* What the task requires *
In the text on cause-effect diagrams:
(a) Which method of creating the diagram is usually faster?
(b) What does the Process Flow Cause-Effect Diagram add to each step of the Process Flowchart?
(c) Which book discusses systems thinking and the diagrams that support it?

* Begin Passage given *

Further branching gets into deeper and deeper levels of cause and illuminates more and more of the causal structure. It is these finer branches that are likely to be a ’cause’ of poor O.R. turnaround time.
Using the Cause-Effect Diagram
One thing the C-E diagram does not indicate is the magnitude of the individual causes. Is, for example, ‘Surgeons Late’ a more important cause than ‘Instruments Not Ready’? The C-E diagram may make a good map, but it lacks time and distance data. For that further data collection is necessary. Checkboxes, histograms, Pareto analysis, and other data collection and analysis tools are used to quantify the occurrence of the individual problems. We will discuss these tools in future editions of Tool of the Week.
Creating the Cause-Effect Diagram
The tool is a simple one and creating one is also simple. First, the major cause categories are identified (the five in Figure 1 are the usual categories, but any number and kind of category are allowed) and within each group, the major causes are delineated. From there the causes of the causes of the causes are discussed and identified.
Another option is to simply brainstorm all of the possible causes and then using a grouping method, such as the KJ method, to assemble the information into the diagram format.
Either of these methods work. The latter method is usually faster; the former method is more detailed.
Enhancing the Cause-Effect Diagram
Process Flow Cause-Effect Diagram
A C-E diagram for an entire process is much too general. To get at specific problems the quality improvement process must focus on all steps in the process individually (or at least the major ones). The Process Flow Cause-Effect Diagram uses the Process Flowchart and adds short C-E diagrams attached to each step in the process. Figure 2 shows a schematic Process Flow Cause-Effect Diagram
This provides the most detailed mapping of the process and its potential problems.
One shortcoming of the tool is that it was invented by and for people in process and assembly oriented industries. These processes tend to have simpler and more linear causal structures, a -> b -> c ……. -> z. But many processes are not so simple, a -> b -> c -> d -> a, for example, in a repetitive feedback loop. Or a causes b and c, but c is in a different category than b; where does a go? Or a sometimes causes b and sometimes causes c.
Other cause-effect relationships are even more complex with variations and hybrids of these problems.
Other Cause-Effect Tools
To overcome this difficulty other cause-effect tools are useful. We will save our discussions of the individual tools for later editions, but a very brief introduction will help put them in context.
Peter Senge’s book The Fifth Discipline discusses systems thinking and the diagrams that facilitate systems thinking. Systems thinking provides an excellent tool for exploring and talking about complex systems with nonlinear or dynamic causal structures. One basic cause-effect relationship in systems thinking is the feedback loop. These loops, which can be positive (self-reinforcing) or negative (self-limiting). Deming’s (or Shewhart’s take your pick) famed Plan-Do-Check-Act Cycle at the heart of continuous improvement is an example of a positive feedback loop:
In this cycle, a process plan is established, or an experimental hypothesis established, in the Plan stage. The process is implemented during the Do phase and monitored during the Check phase. Based on the results of the checking a decision is made and some process change made, the Act phase. These changes are then incorporated into the new process design during the next Plan stage and the cycle repeats itself, hopefully in a positive cycle of continuous improvement.

* End Passage given *
* Begin Dataset records *

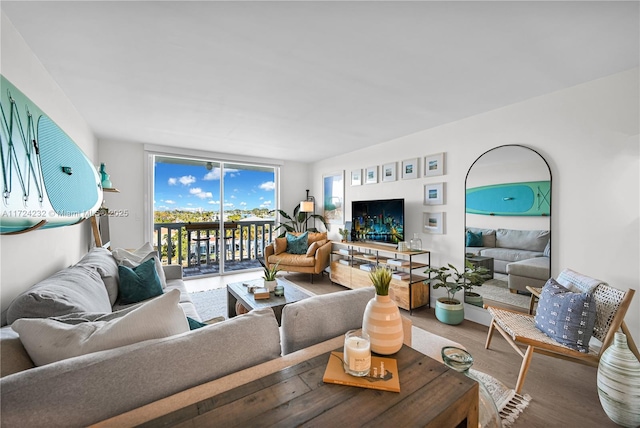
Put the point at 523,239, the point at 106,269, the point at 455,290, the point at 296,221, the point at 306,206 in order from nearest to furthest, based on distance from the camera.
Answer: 1. the point at 106,269
2. the point at 523,239
3. the point at 455,290
4. the point at 306,206
5. the point at 296,221

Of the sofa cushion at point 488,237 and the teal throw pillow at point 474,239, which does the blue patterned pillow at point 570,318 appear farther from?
the teal throw pillow at point 474,239

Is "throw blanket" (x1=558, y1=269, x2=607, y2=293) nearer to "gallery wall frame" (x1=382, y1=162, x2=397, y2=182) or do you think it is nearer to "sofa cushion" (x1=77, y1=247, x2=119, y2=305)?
"gallery wall frame" (x1=382, y1=162, x2=397, y2=182)

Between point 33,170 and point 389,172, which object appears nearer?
→ point 33,170

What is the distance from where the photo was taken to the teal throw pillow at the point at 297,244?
499 centimetres

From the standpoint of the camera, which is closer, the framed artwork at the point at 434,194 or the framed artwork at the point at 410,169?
the framed artwork at the point at 434,194

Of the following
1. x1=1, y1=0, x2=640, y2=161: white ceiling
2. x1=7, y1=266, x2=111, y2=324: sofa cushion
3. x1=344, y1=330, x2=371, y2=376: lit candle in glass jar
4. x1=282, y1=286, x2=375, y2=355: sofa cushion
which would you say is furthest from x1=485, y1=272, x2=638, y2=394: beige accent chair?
x1=7, y1=266, x2=111, y2=324: sofa cushion

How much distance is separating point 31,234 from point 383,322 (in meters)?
2.32

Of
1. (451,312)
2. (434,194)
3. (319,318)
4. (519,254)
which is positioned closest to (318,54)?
(319,318)

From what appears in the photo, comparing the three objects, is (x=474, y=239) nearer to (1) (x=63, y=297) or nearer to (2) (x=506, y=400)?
(2) (x=506, y=400)

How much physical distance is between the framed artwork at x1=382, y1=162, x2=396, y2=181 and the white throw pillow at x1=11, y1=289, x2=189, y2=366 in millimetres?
3546

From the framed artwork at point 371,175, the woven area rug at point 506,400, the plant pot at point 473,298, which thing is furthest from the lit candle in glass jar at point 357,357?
the framed artwork at point 371,175

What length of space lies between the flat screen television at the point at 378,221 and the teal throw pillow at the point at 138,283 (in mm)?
2910

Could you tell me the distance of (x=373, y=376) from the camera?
3.06ft

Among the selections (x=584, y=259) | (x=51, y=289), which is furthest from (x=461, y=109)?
(x=51, y=289)
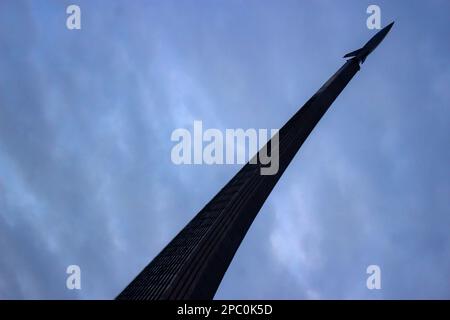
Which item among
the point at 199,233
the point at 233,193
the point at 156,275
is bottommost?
the point at 156,275

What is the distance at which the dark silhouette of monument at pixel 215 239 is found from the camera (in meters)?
27.0

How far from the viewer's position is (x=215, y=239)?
30547 mm

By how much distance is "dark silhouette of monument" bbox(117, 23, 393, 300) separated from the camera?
88.7 feet

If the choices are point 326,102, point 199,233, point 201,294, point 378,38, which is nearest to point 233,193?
point 199,233
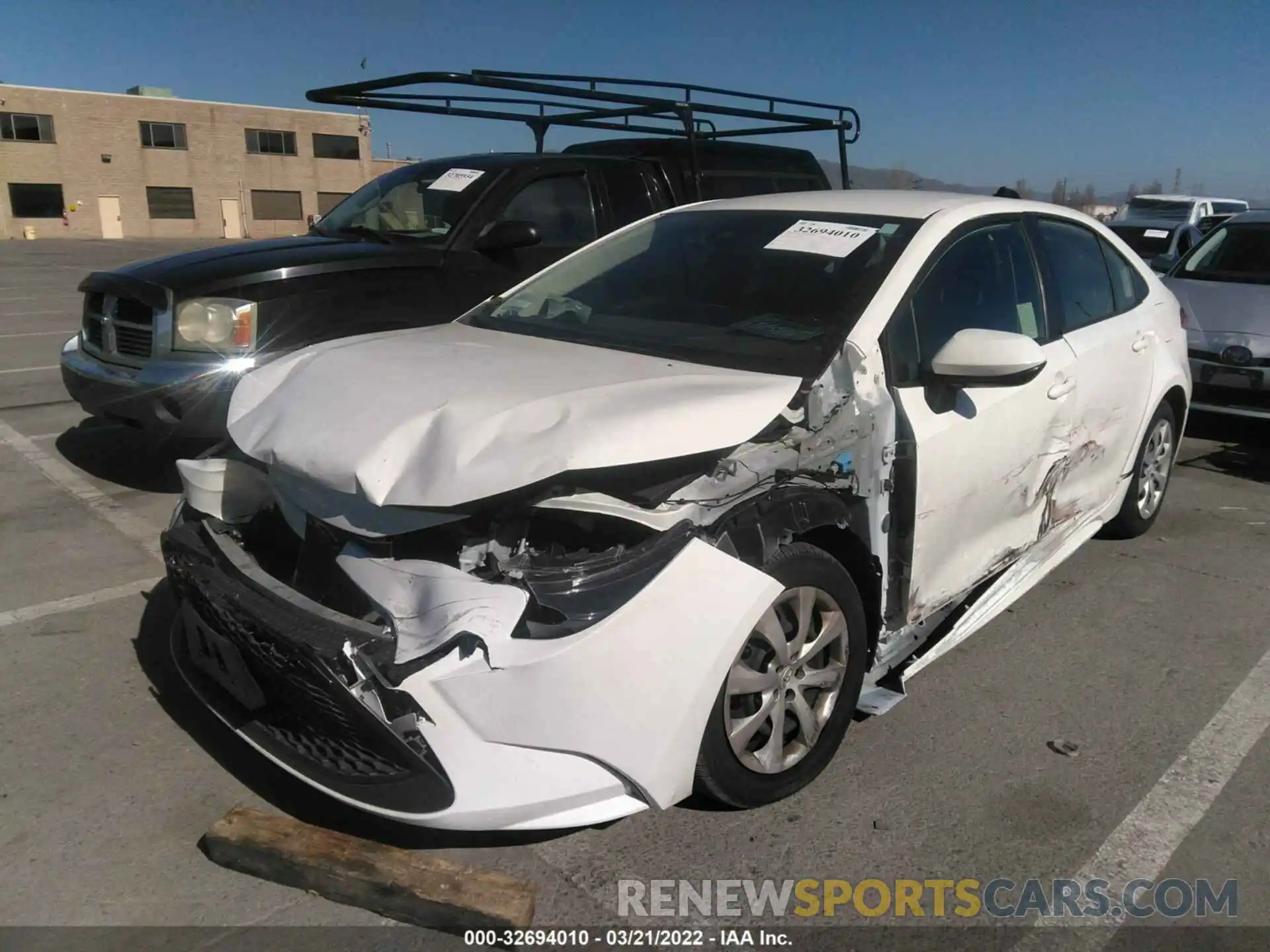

* End Dataset records *

* Completed task *
(a) Brainstorming all possible causes, then using a grouping method such as the KJ method to assemble them into the diagram format.
(b) Short C-E diagrams attached to each step.
(c) Peter Senge's The Fifth Discipline.